Gold climbed 70 percent from December 2008 to June 2011 as the U.S. central bank bought debt and held borrowing costs near zero percent in a bid to shore up growth. Prices slumped 28 percent last year, the most in three decades. The Fed’s $4 trillion of bond purchases since 2008 have yet to generate the runaway inflation that some gold buyers expected.
Net-bullish holdings across 18 U.S.-traded commodities rose 3.9 percent to 576,584 contracts as of Oct. 28, the CFTC data show.
Speculators got less bearish on copper, taking their net-short position to 1,246 contracts from 11,942 a week earlier. Futures fell for a second day on Oct. 31 as workers called off a strike at Freeport-McMoRan Inc.’s site in Indonesia. The threat of supply disruption had pushed prices higher in the first three days of the week.
A measure of net-long positions across 11 agriculture commodities jumped 12 percent to 368,472 contracts, the government data show. That was the biggest holding since July.

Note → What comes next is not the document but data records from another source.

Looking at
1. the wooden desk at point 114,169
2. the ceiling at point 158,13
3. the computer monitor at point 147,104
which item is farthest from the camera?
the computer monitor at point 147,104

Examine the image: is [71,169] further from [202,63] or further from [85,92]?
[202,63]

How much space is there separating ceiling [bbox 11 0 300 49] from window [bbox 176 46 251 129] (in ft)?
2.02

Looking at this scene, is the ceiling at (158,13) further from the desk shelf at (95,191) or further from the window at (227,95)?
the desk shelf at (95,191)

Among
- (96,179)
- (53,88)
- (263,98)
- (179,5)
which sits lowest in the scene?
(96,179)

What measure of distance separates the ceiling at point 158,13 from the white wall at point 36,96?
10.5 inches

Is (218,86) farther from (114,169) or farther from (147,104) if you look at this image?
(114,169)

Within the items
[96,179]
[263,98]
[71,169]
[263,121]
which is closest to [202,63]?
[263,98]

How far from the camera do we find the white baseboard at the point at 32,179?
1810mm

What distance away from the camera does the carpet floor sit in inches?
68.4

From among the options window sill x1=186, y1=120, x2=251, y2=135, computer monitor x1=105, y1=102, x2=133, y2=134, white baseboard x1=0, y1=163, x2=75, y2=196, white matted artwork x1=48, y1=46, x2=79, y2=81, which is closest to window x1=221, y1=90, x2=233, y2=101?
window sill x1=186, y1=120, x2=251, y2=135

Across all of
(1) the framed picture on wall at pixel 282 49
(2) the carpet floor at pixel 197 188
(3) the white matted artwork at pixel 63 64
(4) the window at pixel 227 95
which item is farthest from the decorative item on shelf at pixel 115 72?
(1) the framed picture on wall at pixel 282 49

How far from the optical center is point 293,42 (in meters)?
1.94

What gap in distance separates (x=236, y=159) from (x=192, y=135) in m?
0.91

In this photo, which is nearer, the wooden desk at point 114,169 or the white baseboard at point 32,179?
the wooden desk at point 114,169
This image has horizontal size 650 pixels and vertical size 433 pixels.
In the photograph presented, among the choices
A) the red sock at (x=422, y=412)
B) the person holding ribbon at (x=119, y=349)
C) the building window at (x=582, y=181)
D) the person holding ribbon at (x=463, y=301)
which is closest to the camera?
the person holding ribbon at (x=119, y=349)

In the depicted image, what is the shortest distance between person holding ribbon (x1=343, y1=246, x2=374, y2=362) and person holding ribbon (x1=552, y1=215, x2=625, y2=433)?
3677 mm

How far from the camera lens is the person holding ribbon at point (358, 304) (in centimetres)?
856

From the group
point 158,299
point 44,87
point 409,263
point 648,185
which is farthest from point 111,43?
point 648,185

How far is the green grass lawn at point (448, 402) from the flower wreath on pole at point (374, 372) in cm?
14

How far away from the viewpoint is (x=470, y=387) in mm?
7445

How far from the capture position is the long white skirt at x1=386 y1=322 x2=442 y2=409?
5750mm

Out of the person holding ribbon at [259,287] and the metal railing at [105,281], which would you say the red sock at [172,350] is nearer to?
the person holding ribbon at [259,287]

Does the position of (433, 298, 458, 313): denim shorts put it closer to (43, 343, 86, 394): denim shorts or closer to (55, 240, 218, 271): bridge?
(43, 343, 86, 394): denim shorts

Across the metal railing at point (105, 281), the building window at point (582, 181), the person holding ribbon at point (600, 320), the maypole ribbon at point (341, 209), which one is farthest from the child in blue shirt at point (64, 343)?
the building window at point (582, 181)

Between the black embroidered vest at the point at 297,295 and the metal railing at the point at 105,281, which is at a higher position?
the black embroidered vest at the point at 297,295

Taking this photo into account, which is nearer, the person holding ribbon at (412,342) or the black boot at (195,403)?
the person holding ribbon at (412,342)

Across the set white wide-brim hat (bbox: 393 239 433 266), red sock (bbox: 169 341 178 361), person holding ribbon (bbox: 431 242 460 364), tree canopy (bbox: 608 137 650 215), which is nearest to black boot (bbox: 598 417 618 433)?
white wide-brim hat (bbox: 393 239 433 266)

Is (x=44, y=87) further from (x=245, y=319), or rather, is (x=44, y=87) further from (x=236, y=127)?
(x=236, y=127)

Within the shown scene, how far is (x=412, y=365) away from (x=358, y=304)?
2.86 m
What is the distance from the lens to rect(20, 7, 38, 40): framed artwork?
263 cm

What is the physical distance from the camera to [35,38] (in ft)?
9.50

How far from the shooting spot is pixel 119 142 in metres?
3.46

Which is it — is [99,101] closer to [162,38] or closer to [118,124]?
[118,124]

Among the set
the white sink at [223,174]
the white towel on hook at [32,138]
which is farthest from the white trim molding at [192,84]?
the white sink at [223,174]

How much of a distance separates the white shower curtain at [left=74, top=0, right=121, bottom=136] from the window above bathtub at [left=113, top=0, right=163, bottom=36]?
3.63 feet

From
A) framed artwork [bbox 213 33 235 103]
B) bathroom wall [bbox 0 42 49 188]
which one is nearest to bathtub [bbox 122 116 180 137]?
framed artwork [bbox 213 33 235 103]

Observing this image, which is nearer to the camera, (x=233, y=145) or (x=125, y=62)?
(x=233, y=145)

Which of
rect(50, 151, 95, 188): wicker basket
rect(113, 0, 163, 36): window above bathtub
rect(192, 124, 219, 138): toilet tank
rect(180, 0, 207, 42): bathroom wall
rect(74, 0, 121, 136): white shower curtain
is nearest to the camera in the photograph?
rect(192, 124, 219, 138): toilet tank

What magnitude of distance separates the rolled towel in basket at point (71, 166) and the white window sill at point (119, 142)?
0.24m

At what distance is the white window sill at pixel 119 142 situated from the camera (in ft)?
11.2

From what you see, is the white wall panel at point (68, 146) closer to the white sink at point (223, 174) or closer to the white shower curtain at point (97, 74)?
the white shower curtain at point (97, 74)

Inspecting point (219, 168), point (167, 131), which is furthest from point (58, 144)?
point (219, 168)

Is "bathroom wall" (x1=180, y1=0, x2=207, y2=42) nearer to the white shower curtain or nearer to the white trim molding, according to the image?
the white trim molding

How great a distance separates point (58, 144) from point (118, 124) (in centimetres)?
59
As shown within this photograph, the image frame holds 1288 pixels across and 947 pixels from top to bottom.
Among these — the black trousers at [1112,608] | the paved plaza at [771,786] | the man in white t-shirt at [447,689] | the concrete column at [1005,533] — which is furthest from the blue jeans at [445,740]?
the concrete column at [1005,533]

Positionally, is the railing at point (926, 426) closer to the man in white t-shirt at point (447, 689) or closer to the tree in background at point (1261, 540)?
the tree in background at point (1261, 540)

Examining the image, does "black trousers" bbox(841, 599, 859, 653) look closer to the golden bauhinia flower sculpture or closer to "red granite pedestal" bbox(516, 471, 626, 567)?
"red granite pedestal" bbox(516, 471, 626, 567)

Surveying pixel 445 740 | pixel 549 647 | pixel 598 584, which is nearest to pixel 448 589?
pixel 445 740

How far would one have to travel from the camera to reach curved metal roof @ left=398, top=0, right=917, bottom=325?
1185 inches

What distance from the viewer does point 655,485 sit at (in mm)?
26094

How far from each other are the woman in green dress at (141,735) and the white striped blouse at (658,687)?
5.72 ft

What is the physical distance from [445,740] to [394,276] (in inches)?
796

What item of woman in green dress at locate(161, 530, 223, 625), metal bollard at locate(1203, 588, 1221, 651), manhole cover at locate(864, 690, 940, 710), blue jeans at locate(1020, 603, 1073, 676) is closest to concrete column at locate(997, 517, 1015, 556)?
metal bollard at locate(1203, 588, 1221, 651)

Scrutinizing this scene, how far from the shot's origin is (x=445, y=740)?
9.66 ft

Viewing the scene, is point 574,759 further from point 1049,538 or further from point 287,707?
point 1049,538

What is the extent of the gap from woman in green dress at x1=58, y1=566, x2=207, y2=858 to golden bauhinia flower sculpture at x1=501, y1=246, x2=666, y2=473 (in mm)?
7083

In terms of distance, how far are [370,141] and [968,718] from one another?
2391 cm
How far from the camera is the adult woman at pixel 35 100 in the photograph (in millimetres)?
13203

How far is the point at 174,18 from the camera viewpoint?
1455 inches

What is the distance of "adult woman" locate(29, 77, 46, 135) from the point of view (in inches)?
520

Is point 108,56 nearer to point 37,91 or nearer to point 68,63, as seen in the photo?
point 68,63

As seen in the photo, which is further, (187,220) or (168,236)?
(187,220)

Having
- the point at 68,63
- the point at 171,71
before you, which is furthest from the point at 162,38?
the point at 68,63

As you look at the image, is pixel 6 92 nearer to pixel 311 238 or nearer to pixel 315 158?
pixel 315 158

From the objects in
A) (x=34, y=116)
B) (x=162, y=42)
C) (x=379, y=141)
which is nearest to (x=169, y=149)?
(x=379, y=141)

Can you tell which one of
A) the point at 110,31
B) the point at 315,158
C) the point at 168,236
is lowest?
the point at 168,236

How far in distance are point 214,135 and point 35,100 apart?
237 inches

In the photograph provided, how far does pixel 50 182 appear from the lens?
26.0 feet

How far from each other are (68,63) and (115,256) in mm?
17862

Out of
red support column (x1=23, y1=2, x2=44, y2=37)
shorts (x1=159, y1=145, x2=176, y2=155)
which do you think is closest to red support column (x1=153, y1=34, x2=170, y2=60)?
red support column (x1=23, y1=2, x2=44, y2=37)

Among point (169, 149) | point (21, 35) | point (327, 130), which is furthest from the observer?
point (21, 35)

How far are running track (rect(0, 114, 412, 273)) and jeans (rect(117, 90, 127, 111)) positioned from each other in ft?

Investors held a soybean net-long position of 8,382 contracts, the CFTC said. That compares with a net-short wager of 16,337 a week earlier. Bullish bets on soybean meal rose for a third week, the longest streak since April.
Freight trains aren’t getting food to chickens fast enough, sending prices for livestock feed made from soybeans to the biggest monthly gain in 40 years.
“You are already having a strong export market, and livestock guys are feeding more and more to meet the increased demand,” Chris Narayanan, the head of agricultural research at SocGen in New York, said Oct. 30. “Bottom line, we have more corn and grains than last year, but demand is still pretty steady.”